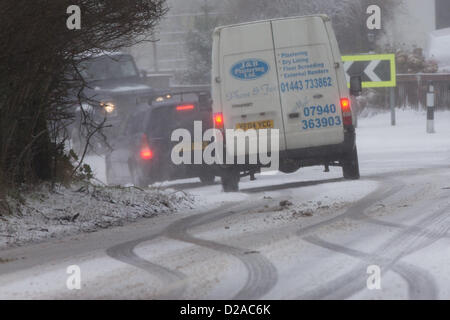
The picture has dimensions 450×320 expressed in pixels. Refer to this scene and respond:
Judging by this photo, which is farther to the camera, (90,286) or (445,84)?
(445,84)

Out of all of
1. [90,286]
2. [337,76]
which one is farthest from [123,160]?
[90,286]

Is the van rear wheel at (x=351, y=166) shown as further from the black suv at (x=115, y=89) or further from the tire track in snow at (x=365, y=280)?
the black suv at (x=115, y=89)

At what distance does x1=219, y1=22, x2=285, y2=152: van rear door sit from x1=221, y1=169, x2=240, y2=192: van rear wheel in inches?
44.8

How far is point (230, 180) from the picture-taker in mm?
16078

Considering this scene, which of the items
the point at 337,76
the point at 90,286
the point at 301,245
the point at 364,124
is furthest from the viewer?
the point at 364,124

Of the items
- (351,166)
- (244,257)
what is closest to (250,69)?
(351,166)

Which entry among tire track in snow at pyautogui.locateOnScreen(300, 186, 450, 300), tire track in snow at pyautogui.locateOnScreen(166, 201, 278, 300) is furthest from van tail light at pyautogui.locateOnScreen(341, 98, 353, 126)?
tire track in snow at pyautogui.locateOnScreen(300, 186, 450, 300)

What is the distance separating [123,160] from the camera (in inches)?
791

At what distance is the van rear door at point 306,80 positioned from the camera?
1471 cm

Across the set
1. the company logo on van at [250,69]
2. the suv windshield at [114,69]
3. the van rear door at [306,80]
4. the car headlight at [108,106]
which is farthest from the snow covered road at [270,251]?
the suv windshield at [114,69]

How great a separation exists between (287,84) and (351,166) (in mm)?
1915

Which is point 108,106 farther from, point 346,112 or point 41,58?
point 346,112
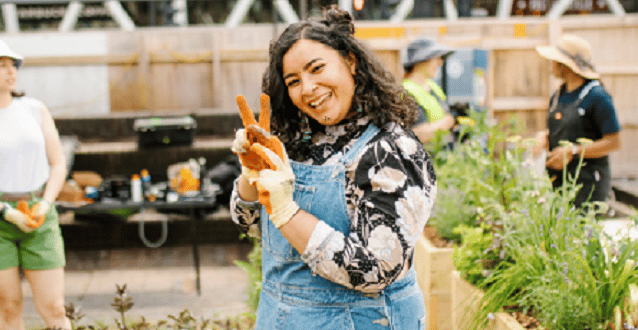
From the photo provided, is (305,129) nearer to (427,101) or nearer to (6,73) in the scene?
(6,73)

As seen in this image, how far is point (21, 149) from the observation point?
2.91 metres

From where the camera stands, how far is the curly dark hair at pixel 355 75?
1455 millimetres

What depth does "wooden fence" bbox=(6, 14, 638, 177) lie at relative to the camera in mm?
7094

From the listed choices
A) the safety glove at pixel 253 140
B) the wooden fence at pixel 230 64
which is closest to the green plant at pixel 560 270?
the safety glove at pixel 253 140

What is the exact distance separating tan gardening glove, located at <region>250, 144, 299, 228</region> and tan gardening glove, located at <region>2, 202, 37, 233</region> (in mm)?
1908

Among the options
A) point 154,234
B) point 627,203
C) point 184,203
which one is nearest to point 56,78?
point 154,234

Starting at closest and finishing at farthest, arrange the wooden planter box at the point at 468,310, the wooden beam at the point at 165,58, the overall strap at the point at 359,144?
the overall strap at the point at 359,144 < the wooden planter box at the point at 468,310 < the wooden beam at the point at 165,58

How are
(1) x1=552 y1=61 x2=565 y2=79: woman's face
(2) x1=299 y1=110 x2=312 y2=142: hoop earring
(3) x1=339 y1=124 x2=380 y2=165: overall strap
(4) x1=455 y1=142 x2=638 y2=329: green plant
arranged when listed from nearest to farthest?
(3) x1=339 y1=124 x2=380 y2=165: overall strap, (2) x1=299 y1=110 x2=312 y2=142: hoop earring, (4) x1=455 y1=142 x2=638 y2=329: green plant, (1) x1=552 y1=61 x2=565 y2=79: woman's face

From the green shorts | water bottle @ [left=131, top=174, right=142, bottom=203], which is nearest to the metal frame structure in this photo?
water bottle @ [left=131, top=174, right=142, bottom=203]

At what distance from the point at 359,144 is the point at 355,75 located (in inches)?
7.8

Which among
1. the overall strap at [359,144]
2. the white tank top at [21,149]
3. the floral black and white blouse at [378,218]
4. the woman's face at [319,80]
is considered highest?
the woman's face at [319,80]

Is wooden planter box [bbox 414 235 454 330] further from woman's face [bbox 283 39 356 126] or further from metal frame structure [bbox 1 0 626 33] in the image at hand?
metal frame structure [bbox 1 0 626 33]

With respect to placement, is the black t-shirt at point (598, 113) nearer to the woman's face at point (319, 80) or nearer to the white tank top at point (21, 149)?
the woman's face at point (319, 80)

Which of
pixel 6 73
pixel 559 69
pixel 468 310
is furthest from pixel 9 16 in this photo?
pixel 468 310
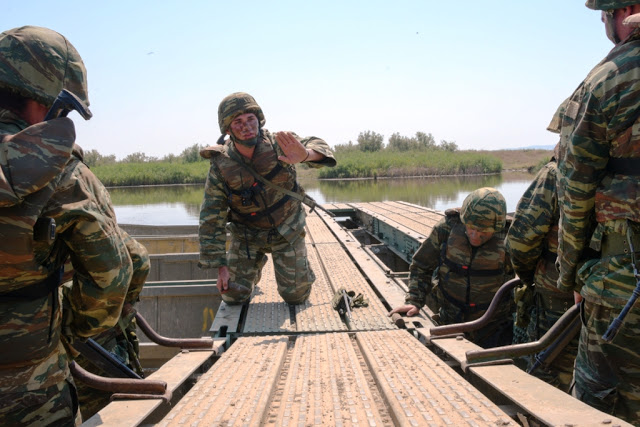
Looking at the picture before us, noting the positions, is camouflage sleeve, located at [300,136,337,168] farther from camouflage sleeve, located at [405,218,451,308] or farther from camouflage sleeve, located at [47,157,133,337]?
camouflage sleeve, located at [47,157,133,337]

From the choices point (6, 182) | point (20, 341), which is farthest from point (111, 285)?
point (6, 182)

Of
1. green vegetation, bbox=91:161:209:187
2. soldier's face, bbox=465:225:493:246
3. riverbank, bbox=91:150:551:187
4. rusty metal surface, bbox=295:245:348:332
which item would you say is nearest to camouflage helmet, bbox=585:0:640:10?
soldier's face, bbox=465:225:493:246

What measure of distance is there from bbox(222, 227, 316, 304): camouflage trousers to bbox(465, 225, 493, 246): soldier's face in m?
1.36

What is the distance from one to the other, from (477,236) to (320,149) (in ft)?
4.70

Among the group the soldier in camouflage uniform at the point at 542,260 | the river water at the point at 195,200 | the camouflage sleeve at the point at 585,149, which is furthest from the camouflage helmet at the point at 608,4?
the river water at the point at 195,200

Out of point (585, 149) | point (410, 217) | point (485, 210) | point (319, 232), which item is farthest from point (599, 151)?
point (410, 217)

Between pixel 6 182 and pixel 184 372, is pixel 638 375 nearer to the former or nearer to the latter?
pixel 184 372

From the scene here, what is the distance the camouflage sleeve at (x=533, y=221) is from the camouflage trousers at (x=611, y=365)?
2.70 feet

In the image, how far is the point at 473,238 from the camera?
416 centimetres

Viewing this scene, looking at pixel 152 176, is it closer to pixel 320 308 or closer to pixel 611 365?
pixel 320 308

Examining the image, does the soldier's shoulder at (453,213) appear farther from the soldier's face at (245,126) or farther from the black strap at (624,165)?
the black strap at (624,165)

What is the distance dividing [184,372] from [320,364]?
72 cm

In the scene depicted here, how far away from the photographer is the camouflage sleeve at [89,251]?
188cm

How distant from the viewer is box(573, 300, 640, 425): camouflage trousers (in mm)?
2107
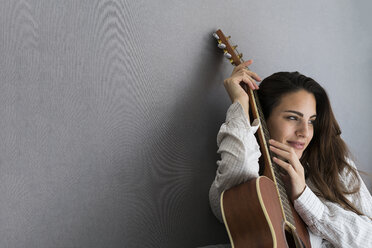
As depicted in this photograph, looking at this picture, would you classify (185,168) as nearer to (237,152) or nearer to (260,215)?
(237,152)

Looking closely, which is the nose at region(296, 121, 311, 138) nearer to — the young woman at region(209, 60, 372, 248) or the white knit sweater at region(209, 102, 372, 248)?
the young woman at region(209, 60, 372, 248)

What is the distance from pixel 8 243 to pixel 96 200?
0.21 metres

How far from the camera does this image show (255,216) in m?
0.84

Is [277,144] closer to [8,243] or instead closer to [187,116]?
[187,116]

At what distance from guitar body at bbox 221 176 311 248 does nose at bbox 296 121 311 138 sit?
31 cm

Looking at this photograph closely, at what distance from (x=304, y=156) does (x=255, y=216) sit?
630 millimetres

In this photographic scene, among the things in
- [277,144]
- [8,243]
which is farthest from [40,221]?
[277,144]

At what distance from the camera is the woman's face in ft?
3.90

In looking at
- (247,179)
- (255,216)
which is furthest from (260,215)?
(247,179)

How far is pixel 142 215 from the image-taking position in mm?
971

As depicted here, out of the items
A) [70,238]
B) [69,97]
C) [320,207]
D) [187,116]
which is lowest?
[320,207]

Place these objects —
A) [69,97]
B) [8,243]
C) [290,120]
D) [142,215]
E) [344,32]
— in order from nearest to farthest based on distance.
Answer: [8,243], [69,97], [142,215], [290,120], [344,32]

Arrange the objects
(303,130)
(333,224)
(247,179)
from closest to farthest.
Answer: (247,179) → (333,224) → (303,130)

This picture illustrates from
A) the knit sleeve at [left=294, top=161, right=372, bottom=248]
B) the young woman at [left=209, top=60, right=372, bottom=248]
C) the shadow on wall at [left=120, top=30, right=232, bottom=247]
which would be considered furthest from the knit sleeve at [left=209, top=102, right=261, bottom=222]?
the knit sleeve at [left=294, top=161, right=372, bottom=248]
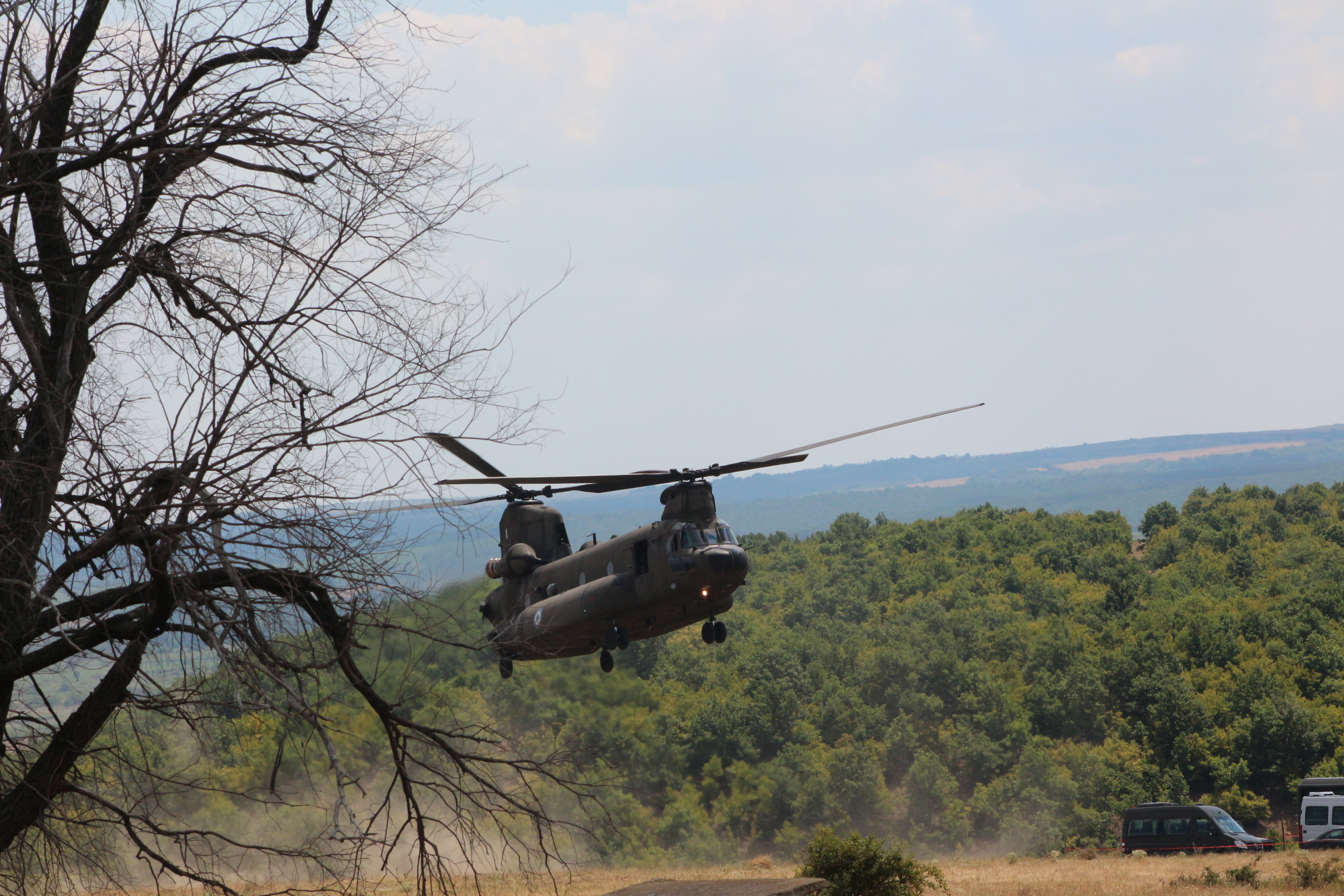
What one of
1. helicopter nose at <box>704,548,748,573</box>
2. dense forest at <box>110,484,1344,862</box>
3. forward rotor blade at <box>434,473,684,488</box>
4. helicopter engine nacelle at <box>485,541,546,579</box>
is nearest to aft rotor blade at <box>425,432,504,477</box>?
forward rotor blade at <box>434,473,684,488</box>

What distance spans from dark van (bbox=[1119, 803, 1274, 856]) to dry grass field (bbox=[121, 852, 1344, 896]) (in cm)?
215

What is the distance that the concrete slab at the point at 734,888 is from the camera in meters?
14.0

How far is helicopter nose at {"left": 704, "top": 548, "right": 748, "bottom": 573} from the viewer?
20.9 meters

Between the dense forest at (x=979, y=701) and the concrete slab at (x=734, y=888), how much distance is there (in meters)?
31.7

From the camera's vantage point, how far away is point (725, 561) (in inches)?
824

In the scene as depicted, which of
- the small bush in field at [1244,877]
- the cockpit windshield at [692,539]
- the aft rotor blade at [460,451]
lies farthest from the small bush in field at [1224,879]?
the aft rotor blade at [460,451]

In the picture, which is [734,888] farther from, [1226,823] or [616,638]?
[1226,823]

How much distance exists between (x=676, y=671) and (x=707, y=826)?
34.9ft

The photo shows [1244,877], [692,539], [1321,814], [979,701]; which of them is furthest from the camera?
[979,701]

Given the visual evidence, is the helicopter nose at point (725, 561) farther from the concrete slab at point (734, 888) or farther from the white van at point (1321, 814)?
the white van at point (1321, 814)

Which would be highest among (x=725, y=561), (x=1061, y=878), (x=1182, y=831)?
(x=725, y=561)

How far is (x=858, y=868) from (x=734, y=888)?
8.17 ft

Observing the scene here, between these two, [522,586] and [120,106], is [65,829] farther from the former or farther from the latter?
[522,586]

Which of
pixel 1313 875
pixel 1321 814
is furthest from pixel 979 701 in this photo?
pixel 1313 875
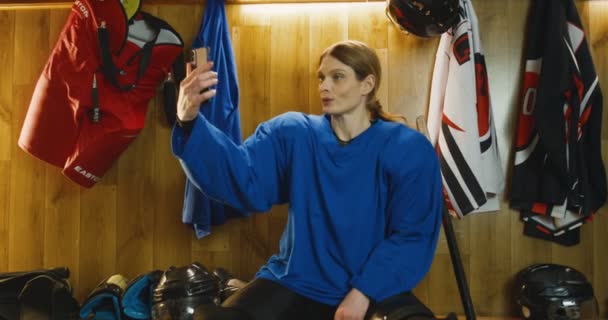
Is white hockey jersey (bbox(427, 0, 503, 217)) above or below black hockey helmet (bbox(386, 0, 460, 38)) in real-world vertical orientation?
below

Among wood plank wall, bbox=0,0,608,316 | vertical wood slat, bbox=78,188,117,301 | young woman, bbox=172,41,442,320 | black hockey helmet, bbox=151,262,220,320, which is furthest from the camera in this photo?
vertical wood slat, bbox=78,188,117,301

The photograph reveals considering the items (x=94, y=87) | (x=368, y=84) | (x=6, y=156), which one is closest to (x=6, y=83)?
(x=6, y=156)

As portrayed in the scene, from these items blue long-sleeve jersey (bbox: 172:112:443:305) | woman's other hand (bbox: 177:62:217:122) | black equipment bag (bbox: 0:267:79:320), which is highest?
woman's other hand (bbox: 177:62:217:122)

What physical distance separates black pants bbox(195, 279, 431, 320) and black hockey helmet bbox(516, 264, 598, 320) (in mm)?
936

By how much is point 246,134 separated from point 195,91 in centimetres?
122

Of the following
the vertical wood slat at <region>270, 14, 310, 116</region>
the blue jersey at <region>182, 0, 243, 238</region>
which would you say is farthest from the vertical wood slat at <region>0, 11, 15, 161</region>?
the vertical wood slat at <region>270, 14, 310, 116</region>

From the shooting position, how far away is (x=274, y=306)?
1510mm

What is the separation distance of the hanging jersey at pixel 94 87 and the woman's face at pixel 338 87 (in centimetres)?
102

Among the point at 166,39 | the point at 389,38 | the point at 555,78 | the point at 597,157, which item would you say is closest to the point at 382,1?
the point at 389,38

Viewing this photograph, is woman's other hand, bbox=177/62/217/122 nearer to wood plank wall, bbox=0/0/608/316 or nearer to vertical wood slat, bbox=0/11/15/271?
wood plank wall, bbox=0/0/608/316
----
* Task details *
Starting at the line that contains "Among wood plank", quote each remaining line of the entries above, unchanged.

* Complete response *
Among wood plank wall, bbox=0,0,608,316 | vertical wood slat, bbox=78,188,117,301 | young woman, bbox=172,41,442,320 | black hockey helmet, bbox=151,262,220,320, which is furthest from the camera in this photo?
vertical wood slat, bbox=78,188,117,301

The photograph reveals considering the items (x=94, y=87) | (x=368, y=84) | (x=6, y=156), which one is closest to (x=6, y=83)?
(x=6, y=156)

As portrayed in the scene, from these items blue long-sleeve jersey (bbox: 172:112:443:305) | woman's other hand (bbox: 177:62:217:122) | black equipment bag (bbox: 0:267:79:320), which is highest?
woman's other hand (bbox: 177:62:217:122)

What physical distance separates black pants bbox(195, 279, 431, 320) and black hockey helmet bbox(516, 264, 598, 320) (in mm)?
936

By how much is point 246,134 separated from point 195,91 in centimetres?
122

Of the following
the vertical wood slat at <region>270, 14, 310, 116</region>
the blue jersey at <region>182, 0, 243, 238</region>
which would you say is farthest from the vertical wood slat at <region>0, 11, 15, 161</region>?
the vertical wood slat at <region>270, 14, 310, 116</region>

From the shooting position, how far away is (x=274, y=306)?
1510mm

What is the separation distance of the hanging jersey at pixel 94 87 and the woman's face at pixel 338 87 (in centimetres)?
102

Among the point at 166,39 | the point at 389,38 | the point at 555,78 | the point at 597,157, which item would you say is closest to the point at 382,1?
the point at 389,38

Viewing this photograph, is woman's other hand, bbox=177/62/217/122 nearer to wood plank wall, bbox=0/0/608/316 or nearer to vertical wood slat, bbox=0/11/15/271?
wood plank wall, bbox=0/0/608/316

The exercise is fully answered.